Running AI on the CPU can be very fragrant .

Mondo Digital Updated on 2024-01-30

As the parameter scale of AI large models continues to expand, the demand for computing power is also increasing dramatically. In order to meet this demand, all walks of life are actively developing and building large-scale computing infrastructure, resulting in a variety of specialized AI acceleration chips in short supply, which is not only difficult to procure but also costly. As a result, some companies have turned their attention to the most popular hardware products at present - CPUs (** processors). Recently, the emergence of the fifth-generation Intel Xeon Scalable processor has once again seen in the industry that the use of CPU can also improve the efficiency of AI, and running AI on the CPU can also be very "fragrant".

The new mission of the CPU in the field of AI

It is understood that compared with training, AI inference has a relatively small demand for computing resources, and for some businesses or industries with light inference tasks, it is more cost-effective to choose CPU than professional AI acceleration chips. At the same time, since CPUs are the most popular hardware today, most enterprises are happy to take advantage of the deployment of more broad, CPU-based IT infrastructure and architectures to avoid the deployment challenges of heterogeneous platforms. Introducing AI acceleration into traditional architectures is the new mission of CPUs in this era.

The 5th Gen Intel Xeon Scalable processors came into being. The processor increases the number of cores to 64 and is equipped with 320MB of L3 cache and 128MB of L2 cache. Both the single-core performance and the number of cores have been significantly improved compared to the previous generation of processors. At the same power consumption, the average performance of the 5th Gen Xeon Scalable processors is increased by 21%, the memory bandwidth is increased by up to 16%, and the cache capacity is nearly 3 times higher.

At the same time, each core of the fifth-generation Xeon Scalable processor is equipped with AI acceleration function, which improves training performance by 29% and inference power by 42% compared to the previous generation.

In terms of AI load handling capabilities, the fifth-generation Xeon Scalable processors have also been significantly improved. Starting with the Xeon Scalable processor, Intel Advanced Matrix Extensions (Intel AMX) was introduced as a built-in AI acceleration engine, an innovation that enables CPUs to handle AI workloads more efficiently. The Intel** X-512 instruction set is also built into the Xeon 5, which, along with faster cores and faster memory, further improves AI performance, enabling generative AI to perform more workloads without the need for separate AI-specific accelerators. With a leap in performance in natural language processing inference, it better enables enterprises to better support the responsiveness of workloads such as bots, chatbots, text, language translation, and more. With the processor, developers can reason about and tune large language models with up to 20 billion parameters, with a response latency of less than 100 milliseconds when running models with less than 20 billion parameters.

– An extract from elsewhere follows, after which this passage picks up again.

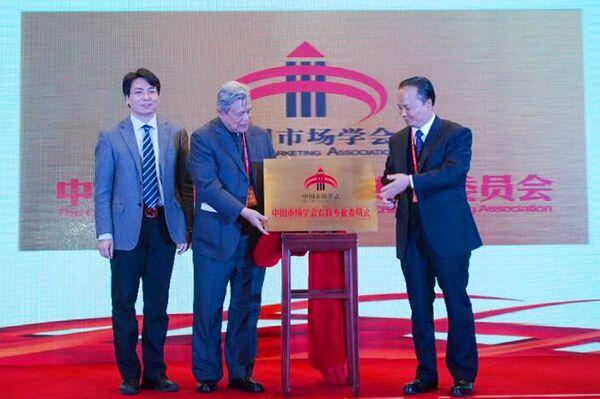 双胞胎集团获中国畜牧业百强优秀企业位列前四名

Escort cloud service providers

The explosion of generative AI has brought new opportunities to the cloud computing industry, but also brought challenges. As large models require huge computing power, cloud vendors need to upgrade the computing power of data centers as soon as possible to meet AI needs, and continue to reduce TCO (total cost of ownership) to provide users with the most reasonable computing resources. In addition, AI application development also involves the cloud storage and use of a large amount of privacy-sensitive data, and cloud vendors need to upgrade the existing hardware infrastructure to ensure the safety and reliability of this data and dispel users' worries.

The fifth-generation Intel Xeon Scalable processors build a good ecosystem for cloud service providers from both software and hardware aspects. On the hardware side, the Intel SGX TDX solution provides end-to-end hardware-level protection capabilities for data in the cloud. On the software side, Intel has provided optimizations for fifth-generation Xeon Scalable processors in the industry-standard framework of PyTorch, TensorFlow, and OpenVino toolkits, enabling cloud vendors and users to quickly leverage processor functions such as Intel AMX and break through the computing bottleneck of AI applications with a low barrier to entry.

The fifth-generation Intel Xeon Scalable processors provide solid computing power support for cloud service providers. It not only reduces operational costs, but also provides a strong barrier for data security. More importantly, it optimizes AI application development, so that cloud service providers can also experience the "sweetness" of running AI on CPUs.

Enterprises start the "early adopter" mode

Intel CEO Pat Gelsinger said at the 2023 Intel ON Technology Innovation Conference: "In this era of rapid development of artificial intelligence technology and industrial digital transformation, Intel maintains a high sense of responsibility to help developers make AI technology ubiquitous, making AI more accessible, more visible, transparent, and trustworthy." ”

It is understood that 70% of inference runs in data centers today use Intel Xeon Scalable processors. With the birth of the fifth-generation Xeon Scalable processors, some companies have started the "early adopter" mode, and their products have also significantly improved in terms of AI performance.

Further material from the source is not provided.